Dataset excerpts.
* * * *
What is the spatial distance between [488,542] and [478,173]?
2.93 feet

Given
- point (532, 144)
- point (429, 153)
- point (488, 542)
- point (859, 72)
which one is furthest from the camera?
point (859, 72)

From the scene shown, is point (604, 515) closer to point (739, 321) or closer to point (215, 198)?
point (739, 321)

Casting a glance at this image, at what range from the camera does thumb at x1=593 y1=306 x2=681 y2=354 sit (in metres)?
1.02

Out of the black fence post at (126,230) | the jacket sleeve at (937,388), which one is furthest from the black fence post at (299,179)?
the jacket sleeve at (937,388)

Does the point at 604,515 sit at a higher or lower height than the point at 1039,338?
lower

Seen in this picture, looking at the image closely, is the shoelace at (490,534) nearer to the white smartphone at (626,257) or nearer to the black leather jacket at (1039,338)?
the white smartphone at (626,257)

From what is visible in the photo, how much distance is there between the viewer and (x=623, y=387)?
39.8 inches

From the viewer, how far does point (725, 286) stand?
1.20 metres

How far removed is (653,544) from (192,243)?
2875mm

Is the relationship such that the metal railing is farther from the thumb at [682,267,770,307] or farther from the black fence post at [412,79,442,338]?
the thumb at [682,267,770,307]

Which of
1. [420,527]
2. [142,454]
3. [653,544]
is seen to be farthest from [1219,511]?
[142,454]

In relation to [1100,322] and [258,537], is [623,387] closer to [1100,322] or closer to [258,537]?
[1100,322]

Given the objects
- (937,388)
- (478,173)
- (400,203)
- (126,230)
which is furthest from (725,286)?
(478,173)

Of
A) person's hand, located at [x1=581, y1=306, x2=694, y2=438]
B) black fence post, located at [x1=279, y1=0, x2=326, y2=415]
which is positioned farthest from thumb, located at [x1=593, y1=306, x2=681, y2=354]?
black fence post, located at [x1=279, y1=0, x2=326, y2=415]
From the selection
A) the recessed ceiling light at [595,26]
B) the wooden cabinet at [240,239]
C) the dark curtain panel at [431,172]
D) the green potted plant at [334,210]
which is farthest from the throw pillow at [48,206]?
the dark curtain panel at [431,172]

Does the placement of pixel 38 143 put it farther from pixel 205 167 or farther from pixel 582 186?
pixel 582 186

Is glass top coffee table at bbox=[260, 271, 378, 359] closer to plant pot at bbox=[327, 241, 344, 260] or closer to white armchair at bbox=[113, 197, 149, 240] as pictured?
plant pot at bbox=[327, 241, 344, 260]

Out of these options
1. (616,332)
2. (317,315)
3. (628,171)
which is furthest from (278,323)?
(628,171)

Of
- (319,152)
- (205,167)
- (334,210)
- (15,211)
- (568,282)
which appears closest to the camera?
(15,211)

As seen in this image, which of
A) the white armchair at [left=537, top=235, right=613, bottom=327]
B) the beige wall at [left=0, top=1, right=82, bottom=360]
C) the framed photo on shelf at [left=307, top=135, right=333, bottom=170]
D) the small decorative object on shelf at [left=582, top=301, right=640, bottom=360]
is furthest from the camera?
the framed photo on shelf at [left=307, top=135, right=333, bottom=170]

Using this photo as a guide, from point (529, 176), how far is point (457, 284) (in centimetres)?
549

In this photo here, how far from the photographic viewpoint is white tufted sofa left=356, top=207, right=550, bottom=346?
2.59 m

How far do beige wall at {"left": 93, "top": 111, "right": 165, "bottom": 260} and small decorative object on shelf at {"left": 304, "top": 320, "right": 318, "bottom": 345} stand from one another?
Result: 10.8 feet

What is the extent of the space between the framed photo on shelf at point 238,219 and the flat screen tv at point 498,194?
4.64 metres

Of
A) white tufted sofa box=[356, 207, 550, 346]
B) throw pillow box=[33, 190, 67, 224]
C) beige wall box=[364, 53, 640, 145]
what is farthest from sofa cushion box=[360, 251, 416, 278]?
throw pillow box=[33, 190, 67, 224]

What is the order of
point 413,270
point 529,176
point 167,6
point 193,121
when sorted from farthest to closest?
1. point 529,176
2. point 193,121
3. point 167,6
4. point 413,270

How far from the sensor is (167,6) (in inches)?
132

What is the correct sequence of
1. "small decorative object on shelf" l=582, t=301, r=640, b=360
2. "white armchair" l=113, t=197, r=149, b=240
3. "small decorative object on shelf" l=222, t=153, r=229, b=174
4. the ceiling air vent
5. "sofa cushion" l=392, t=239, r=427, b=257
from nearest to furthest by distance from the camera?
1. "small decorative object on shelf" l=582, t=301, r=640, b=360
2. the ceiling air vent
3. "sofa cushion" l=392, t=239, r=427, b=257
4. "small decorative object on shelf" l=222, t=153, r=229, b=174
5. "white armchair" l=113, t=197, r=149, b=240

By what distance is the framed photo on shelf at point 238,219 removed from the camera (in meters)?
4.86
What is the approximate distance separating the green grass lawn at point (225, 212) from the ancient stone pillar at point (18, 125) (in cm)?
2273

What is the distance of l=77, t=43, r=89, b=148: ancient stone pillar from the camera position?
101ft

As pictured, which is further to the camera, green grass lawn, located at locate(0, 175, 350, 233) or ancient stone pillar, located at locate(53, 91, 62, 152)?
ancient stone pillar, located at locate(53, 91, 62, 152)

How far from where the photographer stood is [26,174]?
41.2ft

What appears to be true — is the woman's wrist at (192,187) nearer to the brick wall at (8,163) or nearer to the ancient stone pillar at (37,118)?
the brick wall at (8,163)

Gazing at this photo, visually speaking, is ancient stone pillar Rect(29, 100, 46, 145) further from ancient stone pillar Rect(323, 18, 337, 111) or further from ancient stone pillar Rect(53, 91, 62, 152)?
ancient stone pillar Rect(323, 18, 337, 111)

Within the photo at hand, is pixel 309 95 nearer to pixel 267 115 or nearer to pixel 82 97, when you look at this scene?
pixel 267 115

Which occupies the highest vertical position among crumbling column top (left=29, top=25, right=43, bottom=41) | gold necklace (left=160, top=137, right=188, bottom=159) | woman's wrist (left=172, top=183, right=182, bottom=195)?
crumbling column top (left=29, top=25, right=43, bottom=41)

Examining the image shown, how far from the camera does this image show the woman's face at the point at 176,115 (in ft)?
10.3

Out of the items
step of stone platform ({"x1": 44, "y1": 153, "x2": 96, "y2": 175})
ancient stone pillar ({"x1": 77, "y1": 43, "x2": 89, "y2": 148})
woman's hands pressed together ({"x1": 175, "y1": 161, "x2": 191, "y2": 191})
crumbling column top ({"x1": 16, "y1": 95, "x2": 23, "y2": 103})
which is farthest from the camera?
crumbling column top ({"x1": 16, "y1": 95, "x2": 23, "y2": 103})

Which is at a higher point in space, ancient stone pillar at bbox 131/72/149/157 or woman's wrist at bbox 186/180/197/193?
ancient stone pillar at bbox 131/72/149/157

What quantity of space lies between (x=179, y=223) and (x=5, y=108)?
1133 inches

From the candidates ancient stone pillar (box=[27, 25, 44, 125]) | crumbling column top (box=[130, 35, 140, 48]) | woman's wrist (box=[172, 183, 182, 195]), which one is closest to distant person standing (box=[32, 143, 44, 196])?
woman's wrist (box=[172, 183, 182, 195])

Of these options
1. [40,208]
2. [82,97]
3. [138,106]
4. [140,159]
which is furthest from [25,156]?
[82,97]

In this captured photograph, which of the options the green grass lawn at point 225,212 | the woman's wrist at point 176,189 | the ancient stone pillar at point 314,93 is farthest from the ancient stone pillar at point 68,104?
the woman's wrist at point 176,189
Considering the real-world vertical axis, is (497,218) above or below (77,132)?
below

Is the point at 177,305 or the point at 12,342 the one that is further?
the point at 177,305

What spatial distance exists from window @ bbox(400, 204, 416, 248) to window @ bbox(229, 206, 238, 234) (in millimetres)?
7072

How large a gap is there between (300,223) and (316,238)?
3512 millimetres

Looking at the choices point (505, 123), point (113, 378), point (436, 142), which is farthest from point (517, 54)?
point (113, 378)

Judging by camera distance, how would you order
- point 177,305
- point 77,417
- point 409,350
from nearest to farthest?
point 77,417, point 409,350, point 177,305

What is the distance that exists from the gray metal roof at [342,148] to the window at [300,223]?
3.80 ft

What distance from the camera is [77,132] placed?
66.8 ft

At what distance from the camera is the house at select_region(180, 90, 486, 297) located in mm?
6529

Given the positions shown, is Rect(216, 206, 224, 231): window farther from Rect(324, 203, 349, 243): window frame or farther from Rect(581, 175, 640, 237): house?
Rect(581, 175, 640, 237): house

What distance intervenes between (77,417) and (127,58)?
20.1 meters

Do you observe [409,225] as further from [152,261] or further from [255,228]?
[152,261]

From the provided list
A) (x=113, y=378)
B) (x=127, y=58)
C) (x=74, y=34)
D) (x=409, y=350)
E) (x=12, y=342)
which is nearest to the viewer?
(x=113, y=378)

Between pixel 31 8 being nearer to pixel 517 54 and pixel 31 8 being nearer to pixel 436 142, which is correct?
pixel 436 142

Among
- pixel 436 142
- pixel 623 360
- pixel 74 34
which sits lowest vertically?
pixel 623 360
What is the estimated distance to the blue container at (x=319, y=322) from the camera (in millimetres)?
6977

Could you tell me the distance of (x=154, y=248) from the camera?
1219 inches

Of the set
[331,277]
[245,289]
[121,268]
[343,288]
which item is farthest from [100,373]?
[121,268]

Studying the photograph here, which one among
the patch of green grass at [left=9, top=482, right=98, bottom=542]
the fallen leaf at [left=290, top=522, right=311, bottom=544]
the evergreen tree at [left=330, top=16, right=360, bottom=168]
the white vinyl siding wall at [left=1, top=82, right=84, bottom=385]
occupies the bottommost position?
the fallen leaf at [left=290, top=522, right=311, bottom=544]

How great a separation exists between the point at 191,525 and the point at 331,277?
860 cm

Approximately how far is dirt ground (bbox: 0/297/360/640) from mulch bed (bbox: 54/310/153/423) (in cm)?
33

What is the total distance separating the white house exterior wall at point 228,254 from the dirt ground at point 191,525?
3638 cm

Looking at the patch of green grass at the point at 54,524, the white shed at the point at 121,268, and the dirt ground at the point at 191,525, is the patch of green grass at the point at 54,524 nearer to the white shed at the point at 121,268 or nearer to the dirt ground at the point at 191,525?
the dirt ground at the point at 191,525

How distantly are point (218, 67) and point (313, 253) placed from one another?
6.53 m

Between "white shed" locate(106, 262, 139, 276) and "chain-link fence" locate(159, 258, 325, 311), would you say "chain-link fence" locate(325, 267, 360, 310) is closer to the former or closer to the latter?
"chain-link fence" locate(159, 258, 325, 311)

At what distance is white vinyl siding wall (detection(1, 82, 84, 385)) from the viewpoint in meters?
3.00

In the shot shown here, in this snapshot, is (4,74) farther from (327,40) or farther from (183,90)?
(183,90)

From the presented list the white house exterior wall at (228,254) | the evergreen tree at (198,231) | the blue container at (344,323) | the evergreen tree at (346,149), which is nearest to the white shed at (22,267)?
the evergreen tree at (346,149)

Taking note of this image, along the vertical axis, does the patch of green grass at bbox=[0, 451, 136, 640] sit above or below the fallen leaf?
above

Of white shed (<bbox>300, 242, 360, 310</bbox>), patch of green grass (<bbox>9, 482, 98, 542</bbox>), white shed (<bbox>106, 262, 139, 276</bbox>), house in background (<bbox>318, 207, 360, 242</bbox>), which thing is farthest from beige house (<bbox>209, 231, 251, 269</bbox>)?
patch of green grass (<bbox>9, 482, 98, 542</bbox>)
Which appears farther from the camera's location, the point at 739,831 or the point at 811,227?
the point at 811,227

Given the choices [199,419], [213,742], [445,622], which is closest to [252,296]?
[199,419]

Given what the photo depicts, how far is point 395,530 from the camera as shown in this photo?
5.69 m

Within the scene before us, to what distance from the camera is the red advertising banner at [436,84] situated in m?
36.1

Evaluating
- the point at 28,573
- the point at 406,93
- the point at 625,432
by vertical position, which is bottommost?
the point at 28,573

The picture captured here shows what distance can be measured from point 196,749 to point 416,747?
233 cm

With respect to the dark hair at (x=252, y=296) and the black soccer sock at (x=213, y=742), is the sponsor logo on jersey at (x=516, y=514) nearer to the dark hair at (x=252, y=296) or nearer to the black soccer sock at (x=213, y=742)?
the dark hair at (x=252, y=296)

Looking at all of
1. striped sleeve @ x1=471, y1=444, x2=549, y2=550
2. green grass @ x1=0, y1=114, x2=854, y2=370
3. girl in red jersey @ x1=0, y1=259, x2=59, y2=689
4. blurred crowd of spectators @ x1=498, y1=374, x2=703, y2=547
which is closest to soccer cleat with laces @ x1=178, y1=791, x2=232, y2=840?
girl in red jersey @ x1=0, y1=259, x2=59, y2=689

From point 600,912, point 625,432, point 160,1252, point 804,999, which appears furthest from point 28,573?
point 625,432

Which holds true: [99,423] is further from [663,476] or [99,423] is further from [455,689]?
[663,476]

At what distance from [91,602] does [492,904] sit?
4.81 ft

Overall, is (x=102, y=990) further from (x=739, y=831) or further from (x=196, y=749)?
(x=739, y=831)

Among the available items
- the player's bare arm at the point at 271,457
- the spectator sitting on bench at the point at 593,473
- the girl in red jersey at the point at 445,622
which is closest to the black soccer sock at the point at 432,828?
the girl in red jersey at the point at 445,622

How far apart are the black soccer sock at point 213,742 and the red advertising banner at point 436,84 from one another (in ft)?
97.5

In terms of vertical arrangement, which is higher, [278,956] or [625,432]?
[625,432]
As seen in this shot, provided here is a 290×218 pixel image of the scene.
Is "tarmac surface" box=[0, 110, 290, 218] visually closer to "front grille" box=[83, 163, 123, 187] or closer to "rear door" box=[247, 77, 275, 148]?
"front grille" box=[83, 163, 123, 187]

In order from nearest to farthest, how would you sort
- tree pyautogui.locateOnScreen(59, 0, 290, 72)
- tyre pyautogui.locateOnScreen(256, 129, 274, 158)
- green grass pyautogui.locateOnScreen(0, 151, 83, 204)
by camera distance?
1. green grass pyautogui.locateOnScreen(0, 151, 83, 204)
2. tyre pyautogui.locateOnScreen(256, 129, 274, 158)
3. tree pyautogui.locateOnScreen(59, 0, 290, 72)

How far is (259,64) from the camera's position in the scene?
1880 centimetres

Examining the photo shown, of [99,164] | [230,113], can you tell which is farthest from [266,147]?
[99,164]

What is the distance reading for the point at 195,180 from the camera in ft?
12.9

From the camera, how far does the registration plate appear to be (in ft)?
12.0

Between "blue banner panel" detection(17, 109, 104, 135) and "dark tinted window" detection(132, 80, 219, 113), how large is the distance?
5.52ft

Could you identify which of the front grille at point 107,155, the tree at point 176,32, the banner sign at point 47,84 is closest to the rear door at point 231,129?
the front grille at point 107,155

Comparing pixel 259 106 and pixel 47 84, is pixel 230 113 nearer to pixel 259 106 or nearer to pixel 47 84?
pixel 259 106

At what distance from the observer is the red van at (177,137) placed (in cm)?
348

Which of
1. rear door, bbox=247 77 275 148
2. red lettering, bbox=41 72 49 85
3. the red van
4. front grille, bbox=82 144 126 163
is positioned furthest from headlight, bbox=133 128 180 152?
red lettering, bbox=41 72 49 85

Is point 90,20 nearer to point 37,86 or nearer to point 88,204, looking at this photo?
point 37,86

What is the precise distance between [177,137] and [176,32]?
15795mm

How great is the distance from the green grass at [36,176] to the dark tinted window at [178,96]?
* * * *
Written exercise. Give again, word for word, every line from the one holding "What is the distance reading" to the end of the data.

Written answer.
What is the distance reading for the point at 195,180 from the camera in ft?
12.9

From the camera, how far does the registration plate appear to be (in ft)?
12.0

Between "blue banner panel" detection(17, 109, 104, 135) and "dark tinted window" detection(132, 80, 219, 113), how large is the distance?
5.52ft

Could you identify which of the front grille at point 107,155, the tree at point 176,32, the banner sign at point 47,84 is closest to the rear door at point 231,129?
the front grille at point 107,155

Comparing pixel 259 106 and pixel 47 84, is pixel 230 113 nearer to pixel 259 106 or nearer to pixel 47 84?
pixel 259 106

At what distance from the observer is the red van at (177,137) placed (in cm)?
348

Which of
1. rear door, bbox=247 77 275 148
2. red lettering, bbox=41 72 49 85
3. the red van
4. front grille, bbox=82 144 126 163
is positioned furthest from headlight, bbox=133 128 180 152?
red lettering, bbox=41 72 49 85

Is point 90,20 nearer to point 37,86 or nearer to point 88,204, looking at this photo?
point 37,86

What is the precise distance between [177,137] and [176,32]?
15795mm

How great is the distance from the green grass at [36,176] to the dark tinted window at [178,96]?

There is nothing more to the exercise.